What do you get when health conscious CrossFitters live in a food desert? That’s easy: urban agriculture.
CrossFit Somerville is located in Somerville, Massachusetts, and while it has the usual CrossFit equipment, it also has chickens, gardens and bees. “It started with a rooftop project a couple years ago and the members got excited about it and wanted to expand it, so our urban agriculture project is entirely run by members here,” explained J.T. Scott, the CrossFit Somerville Affiliate.
This year, the project expanded to a couple hundred square feet of gardening space in the back of the Box, complete with raised beds and six chickens. The beehive resides on the roof. “The challenges are multiple in that we don’t have any arable open land here so we have to make it, and also our soil is also highly toxic from a 150-year legacy from a history of industrial manufacturing in the area,” said Scott. “It’s been an interesting set of challenges, but our members are highly motivated and really excited about it.”
The chicken coops and garden beds were developed by the members during set work parties after CrossFit Somerville received the corresponding permits. Every week, three to four members take part in a weekly rotation responsible for the care of the gardens and chickens. Over the course of the seven-day period, whatever eggs or vegetables are harvested, the assigned volunteers get to take the produce home. About 20 to 25 members participate in the rotation.

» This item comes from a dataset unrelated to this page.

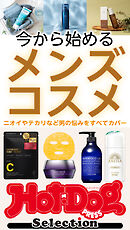 ホットドッグプレスセレクション　今から始めるメンズコスメ　ｎｏ．５４０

Scott hopes the impact of the Box’s project expands beyond the four walls of his gym. “The hope is to be able to transfer that knowledge to people’s own home gardens,” he said. “Next year I’m hoping in the spring we’ll go around to a couple members’ places and build chicken coops in their backyard.”
But he doesn’t want it to stop there. He explained that CrossFit is more than just pushups and pull-ups; it’s about one’s ability to change the world. The urban agriculture project is just another way Scott said the Box is looking to play a role in this belief. “My goal in starting a CrossFit Box isn’t to make a million dollars, my goal is to change the world, to make my neighborhood a better place,” he said. “When I look at this, I see a way to help my members understand in a very physical, tangible way where food comes from.”

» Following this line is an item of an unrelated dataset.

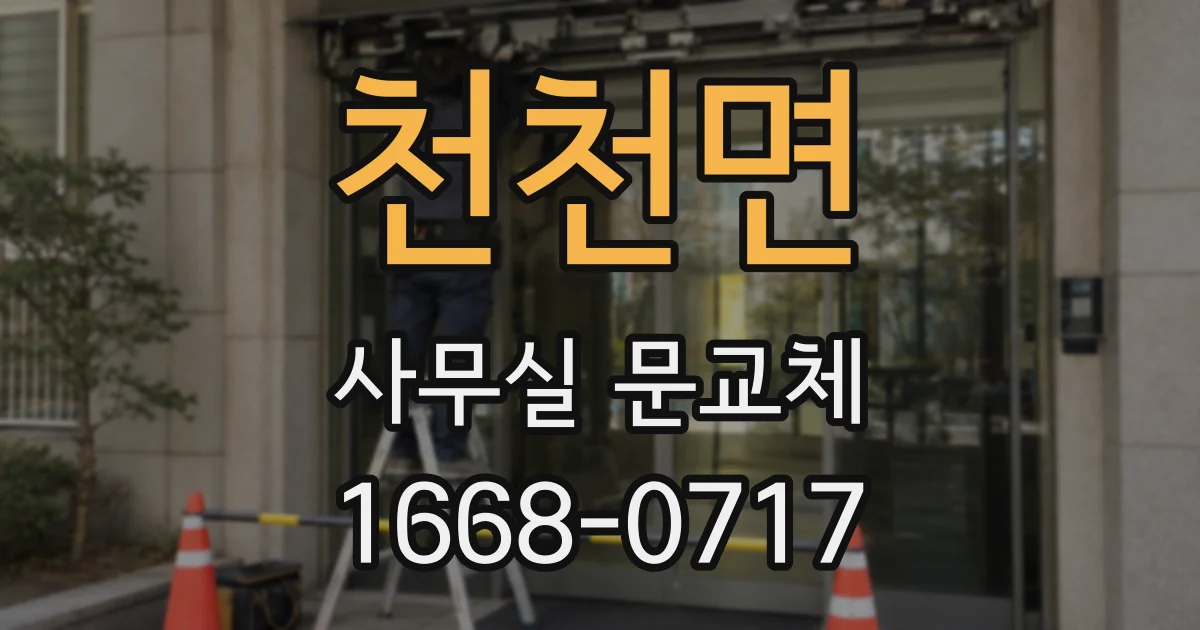 천천면 사무실 문교체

For the majority of Boxes out there, Scott noted it would be relatively easy to start a project like CrossFit Somerville’s, something he wants to happen. “It’s my hope that this is something that becomes part of CrossFit … I’d love to see radical self reliance become a part of that culture as well,” he said. “We joke about it here, that when our members travel and drop in at other Boxes one of the questions they ask is, ‘So where do you keep your chickens?’ I actually hope that that becomes a question that more Boxes have answers to because I think this really could become a really valued part of CrossFit culture.”